Großer Basar in Teheran. Bild: Hansueli Krapf/CC BY-SA 2.5
Rohani bezeichnet sie als „Zeichen geistiger Behinderung“; es sieht nicht so aus, als ob die USA mit ihrer Strategie auf der Gewinnerbahn sind

Thomas Pany | TELEPOLIS

Auch in Teherans Führung versteht man etwas von Entertainment. Nun werden dem Weißen Haus „Zeichen geistiger Behinderung“ vorgehalten. Der iranische Präsident Rohani äußerte dies in einer Fernsehansprache als Reaktion auf die neuen Sanktionen aus Washington, die er als „verzweifelte Maßnahmen“ einstuft.

„Das Weiße Haus ist von mentaler Retardation befallen und weiß nicht, was es tun soll“, wird Rohani etwa von Ha’aretz zitiert. Die Wiedergabe deutscher und internationaler Medien ist ganz ähnlich.

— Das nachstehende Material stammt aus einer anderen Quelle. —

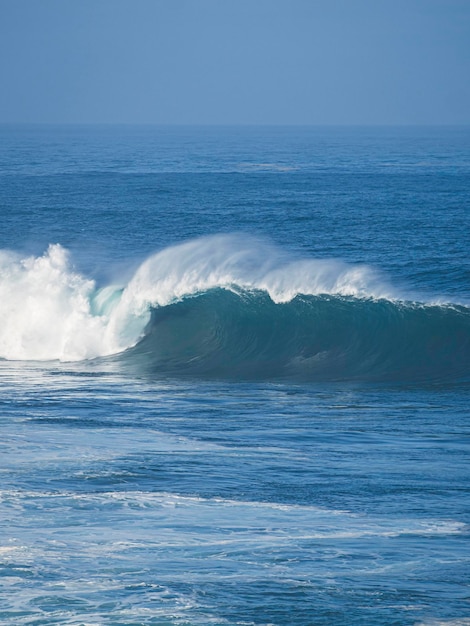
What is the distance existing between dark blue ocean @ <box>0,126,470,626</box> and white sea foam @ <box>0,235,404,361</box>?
53mm

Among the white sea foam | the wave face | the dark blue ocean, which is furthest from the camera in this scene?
the white sea foam

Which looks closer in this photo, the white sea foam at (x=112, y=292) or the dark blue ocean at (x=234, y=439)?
the dark blue ocean at (x=234, y=439)

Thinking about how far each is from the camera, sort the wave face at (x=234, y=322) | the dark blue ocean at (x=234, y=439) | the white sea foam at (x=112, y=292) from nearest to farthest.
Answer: the dark blue ocean at (x=234, y=439) → the wave face at (x=234, y=322) → the white sea foam at (x=112, y=292)

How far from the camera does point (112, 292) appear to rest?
2402cm

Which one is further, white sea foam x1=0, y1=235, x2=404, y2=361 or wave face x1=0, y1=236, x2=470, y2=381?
white sea foam x1=0, y1=235, x2=404, y2=361

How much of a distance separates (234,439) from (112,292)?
11.0 meters

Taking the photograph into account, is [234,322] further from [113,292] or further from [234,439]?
[234,439]

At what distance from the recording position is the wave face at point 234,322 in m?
20.1

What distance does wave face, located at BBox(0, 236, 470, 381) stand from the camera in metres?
20.1

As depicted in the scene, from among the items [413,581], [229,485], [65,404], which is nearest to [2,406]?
[65,404]

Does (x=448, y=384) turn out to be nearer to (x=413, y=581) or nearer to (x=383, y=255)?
(x=413, y=581)

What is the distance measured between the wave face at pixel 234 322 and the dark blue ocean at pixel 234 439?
0.18 ft

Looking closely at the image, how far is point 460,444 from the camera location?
1323cm

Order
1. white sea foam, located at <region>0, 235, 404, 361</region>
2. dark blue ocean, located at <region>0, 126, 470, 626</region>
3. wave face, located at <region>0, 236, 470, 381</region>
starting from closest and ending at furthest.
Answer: dark blue ocean, located at <region>0, 126, 470, 626</region>, wave face, located at <region>0, 236, 470, 381</region>, white sea foam, located at <region>0, 235, 404, 361</region>
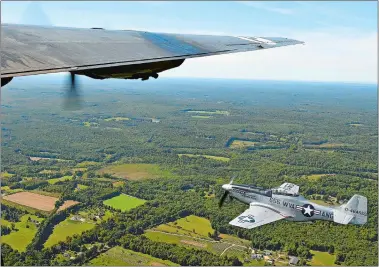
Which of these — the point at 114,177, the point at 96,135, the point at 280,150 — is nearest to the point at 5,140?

Möglich, dass Kenner der iranischen Landessprache Farsi dazu noch die ein oder andere Nuance beisteuern könnte, an der grundlegenden Aussage, die auf Trump zielt, wird dies nichts Entscheidendes ändern. Sie wird ihren Beifall in der Region, nicht nur in Iran, finden. Man kann davon ausgehen, dass es sich dabei nicht um einen kleinen Teil der Bevölkerung und der politischen Sphäre handelt.

„Idiotisch“

Rohani bezichtigte die USA der Lüge, so der Spiegel, da sie, anders als behauptet, gar keinen Dialog wollen. Dies würden Sanktionen deutlich machen, die gegen den obersten Führer, Khamenei, verhängt wurden („unverschämt“, so Rohani). Wie soll man erklären, dass die USA ein Gespräch suchen und dann auch den iranischen Außenminister sanktionieren? Das sei doch „idiotisch“, meint der iranische Präsident.

Der US-Sondergesandte für Iran, Brian Hook, hatte am Montag erklärt, dass Trump bereit sei, einen neuen Deal für Iran auf den Tisch zu legen. Der Nationale Sicherheitsberater der USA, John Bolton, sprach davon, dass Iran nur durch eine „offene Tür“ zu gehen brauche.